Excerpted passage →
15 MONTH ROLL CALL!
Revision on 10/29/12
Hi Kathy and everybody else...I have been so busy lately but things have been ok. I still (and always have) have a large appetite. I have major cravings for salty foods. I have not gained yet . I hover around 146-149. It is such a head game because if the scale happens to read 150 (no I don't still weigh everyday) then I am depressed. It doesn't mean a thing I know but it freaks me out. Yes, I know that 150 is aesome but I want to stay in the 140's I don't think I will get to my goal if 130 and you know what I think my face would be really gaunt if I continued to lose because I have lost the mostlfrom the chest up. I have seen myself in pictures and sometimes I look too skinny. I know we are never happy, it is never perfect. Exercise has been minimal lately as work is just sucking the life out of me...I know excuses excuses....I love how it makes me feel but make excuses. The extra skin is very depressing becuase the tag on the pants reads 6 and I cannot wear a fitted shirt lest you see my spare tire. and It is nto ven that bad but for my college years I wanted to dress fun and sexy and now that I am the size to do it I cannot because of the skin. So many complaints but when I really think of the important things like my health and well being it is truly a miracle and overall I would say despite the complaints which are minor in the thick of things I am very happy and feel human again. I hope everybody else is well.

Extracted records →
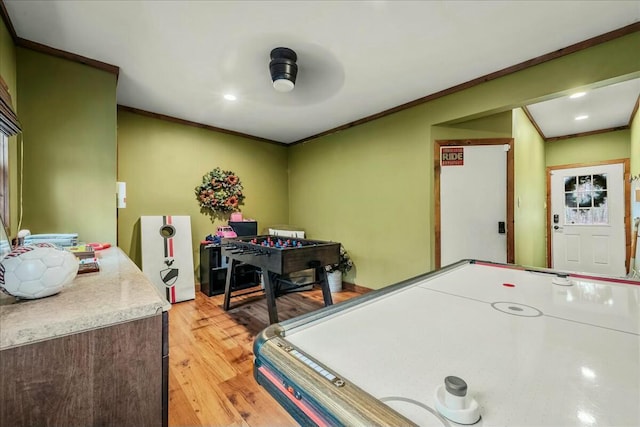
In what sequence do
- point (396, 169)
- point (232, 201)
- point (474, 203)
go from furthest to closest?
point (232, 201) → point (396, 169) → point (474, 203)

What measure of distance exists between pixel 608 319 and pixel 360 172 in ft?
10.2

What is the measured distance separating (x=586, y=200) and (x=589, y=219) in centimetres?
33

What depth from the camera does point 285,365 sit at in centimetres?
67

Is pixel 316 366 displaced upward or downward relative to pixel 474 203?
downward

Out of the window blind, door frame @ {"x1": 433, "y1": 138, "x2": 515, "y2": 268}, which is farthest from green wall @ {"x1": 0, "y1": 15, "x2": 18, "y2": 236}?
door frame @ {"x1": 433, "y1": 138, "x2": 515, "y2": 268}

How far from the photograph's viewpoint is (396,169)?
3.46 m

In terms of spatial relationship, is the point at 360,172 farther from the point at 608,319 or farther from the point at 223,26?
the point at 608,319

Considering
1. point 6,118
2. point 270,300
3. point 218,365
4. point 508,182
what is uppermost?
point 6,118

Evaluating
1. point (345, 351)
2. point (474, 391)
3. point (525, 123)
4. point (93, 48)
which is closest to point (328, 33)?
point (93, 48)

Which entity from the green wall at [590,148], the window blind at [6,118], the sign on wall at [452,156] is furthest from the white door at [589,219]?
the window blind at [6,118]

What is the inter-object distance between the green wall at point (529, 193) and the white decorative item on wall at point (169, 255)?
410 centimetres

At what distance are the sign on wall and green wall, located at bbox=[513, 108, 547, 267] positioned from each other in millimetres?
615

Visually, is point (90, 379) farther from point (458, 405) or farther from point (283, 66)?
point (283, 66)

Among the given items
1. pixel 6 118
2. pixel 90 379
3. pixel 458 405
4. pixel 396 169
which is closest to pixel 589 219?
pixel 396 169
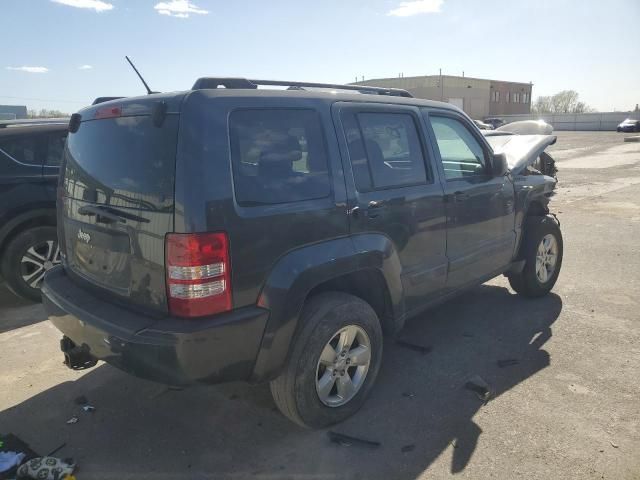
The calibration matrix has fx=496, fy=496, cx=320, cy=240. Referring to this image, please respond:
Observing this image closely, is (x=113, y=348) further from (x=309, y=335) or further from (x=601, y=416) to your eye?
(x=601, y=416)

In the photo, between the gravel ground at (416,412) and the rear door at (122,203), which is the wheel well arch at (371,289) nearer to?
the gravel ground at (416,412)

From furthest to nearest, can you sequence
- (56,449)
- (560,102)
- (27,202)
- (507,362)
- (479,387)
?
1. (560,102)
2. (27,202)
3. (507,362)
4. (479,387)
5. (56,449)

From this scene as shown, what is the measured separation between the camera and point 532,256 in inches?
188

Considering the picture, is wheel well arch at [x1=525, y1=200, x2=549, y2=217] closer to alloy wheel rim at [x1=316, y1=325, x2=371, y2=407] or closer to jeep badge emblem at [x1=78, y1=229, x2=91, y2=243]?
alloy wheel rim at [x1=316, y1=325, x2=371, y2=407]

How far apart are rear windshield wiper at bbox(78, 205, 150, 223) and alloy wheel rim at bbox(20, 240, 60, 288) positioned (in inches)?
105

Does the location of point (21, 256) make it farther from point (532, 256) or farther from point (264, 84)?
point (532, 256)

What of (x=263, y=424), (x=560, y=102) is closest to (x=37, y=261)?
(x=263, y=424)

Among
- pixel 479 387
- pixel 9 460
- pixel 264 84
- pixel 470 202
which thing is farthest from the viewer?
pixel 470 202

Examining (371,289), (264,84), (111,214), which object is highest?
(264,84)

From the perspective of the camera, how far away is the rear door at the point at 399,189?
301 centimetres

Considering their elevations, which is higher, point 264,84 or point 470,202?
point 264,84

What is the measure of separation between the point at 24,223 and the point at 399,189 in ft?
12.6

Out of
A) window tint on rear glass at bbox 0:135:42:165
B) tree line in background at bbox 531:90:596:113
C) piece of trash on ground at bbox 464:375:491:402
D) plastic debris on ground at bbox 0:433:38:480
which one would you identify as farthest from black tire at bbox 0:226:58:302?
tree line in background at bbox 531:90:596:113

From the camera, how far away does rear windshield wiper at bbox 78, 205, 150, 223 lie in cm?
249
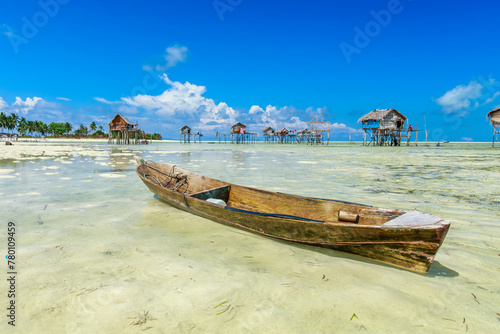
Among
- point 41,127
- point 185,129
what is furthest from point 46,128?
point 185,129

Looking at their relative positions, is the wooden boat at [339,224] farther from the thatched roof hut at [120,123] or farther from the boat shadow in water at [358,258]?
the thatched roof hut at [120,123]

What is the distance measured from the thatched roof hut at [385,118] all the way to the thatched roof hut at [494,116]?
10692mm

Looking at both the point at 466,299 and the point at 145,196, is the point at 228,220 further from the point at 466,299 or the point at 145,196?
the point at 145,196

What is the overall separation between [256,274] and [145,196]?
4504 mm

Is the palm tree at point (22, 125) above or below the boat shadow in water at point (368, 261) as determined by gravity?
above

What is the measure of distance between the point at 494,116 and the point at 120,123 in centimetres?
4922

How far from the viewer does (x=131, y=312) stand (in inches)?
81.2

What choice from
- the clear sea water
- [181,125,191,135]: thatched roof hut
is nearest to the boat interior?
the clear sea water

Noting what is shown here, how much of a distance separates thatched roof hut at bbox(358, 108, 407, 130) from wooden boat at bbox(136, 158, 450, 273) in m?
39.6

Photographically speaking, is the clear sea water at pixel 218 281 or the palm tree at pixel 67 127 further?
the palm tree at pixel 67 127

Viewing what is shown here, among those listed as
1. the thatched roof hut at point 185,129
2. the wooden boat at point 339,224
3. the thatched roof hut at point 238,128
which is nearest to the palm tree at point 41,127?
the thatched roof hut at point 185,129

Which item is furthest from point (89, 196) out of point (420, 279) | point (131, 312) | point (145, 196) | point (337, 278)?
point (420, 279)

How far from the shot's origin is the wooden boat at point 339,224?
2.57 meters

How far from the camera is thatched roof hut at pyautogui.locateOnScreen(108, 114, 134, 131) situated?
138 feet
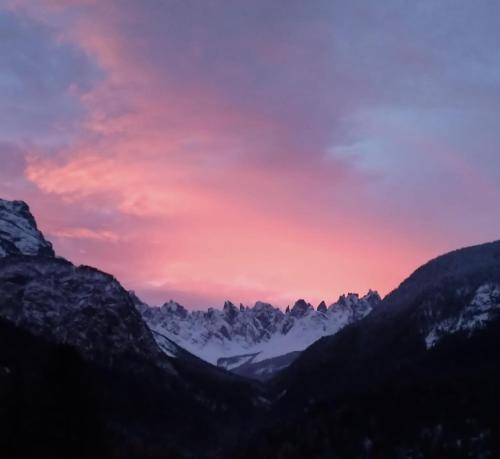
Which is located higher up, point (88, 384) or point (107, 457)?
point (88, 384)

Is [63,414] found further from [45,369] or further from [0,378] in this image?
[0,378]

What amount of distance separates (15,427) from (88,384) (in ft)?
23.1

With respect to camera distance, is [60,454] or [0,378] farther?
[0,378]

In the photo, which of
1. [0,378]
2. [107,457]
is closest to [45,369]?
[107,457]

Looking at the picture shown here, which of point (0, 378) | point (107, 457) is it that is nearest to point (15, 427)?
point (107, 457)

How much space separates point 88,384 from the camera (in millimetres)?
77250

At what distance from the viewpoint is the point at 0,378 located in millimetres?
186250

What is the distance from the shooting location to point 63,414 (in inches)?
2874

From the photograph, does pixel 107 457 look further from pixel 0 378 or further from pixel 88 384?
pixel 0 378

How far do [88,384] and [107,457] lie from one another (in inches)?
246

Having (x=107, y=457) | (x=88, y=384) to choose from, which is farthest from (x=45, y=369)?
(x=107, y=457)

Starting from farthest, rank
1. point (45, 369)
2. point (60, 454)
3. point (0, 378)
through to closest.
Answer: point (0, 378) < point (45, 369) < point (60, 454)

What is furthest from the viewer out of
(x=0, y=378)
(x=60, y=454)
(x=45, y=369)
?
(x=0, y=378)

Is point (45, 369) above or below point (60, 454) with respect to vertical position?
above
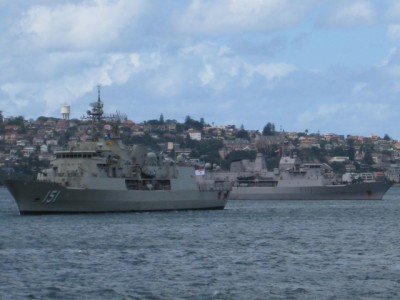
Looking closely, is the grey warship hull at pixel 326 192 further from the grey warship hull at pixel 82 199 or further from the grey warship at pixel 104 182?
the grey warship hull at pixel 82 199

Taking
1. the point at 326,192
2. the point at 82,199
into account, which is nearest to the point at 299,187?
the point at 326,192

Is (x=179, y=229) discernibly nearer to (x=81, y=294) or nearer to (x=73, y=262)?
(x=73, y=262)

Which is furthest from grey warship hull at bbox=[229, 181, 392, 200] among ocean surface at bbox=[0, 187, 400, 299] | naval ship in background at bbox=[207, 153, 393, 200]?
ocean surface at bbox=[0, 187, 400, 299]

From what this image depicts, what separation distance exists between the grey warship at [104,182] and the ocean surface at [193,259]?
5.97ft

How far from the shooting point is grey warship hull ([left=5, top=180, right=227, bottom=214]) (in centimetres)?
7469

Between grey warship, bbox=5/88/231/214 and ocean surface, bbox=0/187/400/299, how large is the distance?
182 centimetres

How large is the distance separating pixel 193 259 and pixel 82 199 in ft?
98.0

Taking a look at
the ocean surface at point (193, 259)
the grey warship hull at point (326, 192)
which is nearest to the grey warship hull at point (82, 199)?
the ocean surface at point (193, 259)

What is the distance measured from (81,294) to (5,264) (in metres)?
8.77

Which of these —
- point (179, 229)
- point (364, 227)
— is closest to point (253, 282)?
point (179, 229)

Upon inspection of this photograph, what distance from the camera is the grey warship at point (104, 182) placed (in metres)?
75.4

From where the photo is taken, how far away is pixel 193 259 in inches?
1882

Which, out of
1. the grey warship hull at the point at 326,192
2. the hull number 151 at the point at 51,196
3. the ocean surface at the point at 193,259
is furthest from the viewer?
the grey warship hull at the point at 326,192

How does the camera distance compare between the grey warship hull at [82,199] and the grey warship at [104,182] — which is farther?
the grey warship at [104,182]
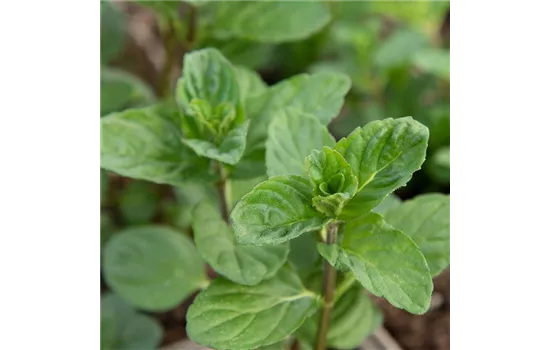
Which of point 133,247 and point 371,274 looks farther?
point 133,247

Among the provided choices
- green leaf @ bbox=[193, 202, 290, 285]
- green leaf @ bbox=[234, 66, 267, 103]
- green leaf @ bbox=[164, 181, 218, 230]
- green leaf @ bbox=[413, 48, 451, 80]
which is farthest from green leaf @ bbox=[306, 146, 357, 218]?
green leaf @ bbox=[413, 48, 451, 80]

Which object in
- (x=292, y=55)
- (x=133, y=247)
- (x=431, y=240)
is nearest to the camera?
(x=431, y=240)

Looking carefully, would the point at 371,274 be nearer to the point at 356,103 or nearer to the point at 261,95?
the point at 261,95

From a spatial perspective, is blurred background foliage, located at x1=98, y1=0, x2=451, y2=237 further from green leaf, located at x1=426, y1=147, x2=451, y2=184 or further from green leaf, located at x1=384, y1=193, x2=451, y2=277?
green leaf, located at x1=384, y1=193, x2=451, y2=277

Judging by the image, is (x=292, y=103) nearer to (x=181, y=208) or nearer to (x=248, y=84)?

What needs to be done →
Write out the full roll call post above word for word, from its heading through the final sentence.

Answer box →
15 MONTH ROLL CALL!
Revision on 10/29/12
Hi Kathy and everybody else...I have been so busy lately but things have been ok. I still (and always have) have a large appetite. I have major cravings for salty foods. I have not gained yet . I hover around 146-149. It is such a head game because if the scale happens to read 150 (no I don't still weigh everyday) then I am depressed. It doesn't mean a thing I know but it freaks me out. Yes, I know that 150 is aesome but I want to stay in the 140's I don't think I will get to my goal if 130 and you know what I think my face would be really gaunt if I continued to lose because I have lost the mostlfrom the chest up. I have seen myself in pictures and sometimes I look too skinny. I know we are never happy, it is never perfect. Exercise has been minimal lately as work is just sucking the life out of me...I know excuses excuses....I love how it makes me feel but make excuses. The extra skin is very depressing becuase the tag on the pants reads 6 and I cannot wear a fitted shirt lest you see my spare tire. and It is nto ven that bad but for my college years I wanted to dress fun and sexy and now that I am the size to do it I cannot because of the skin. So many complaints but when I really think of the important things like my health and well being it is truly a miracle and overall I would say despite the complaints which are minor in the thick of things I am very happy and feel human again. I hope everybody else is well.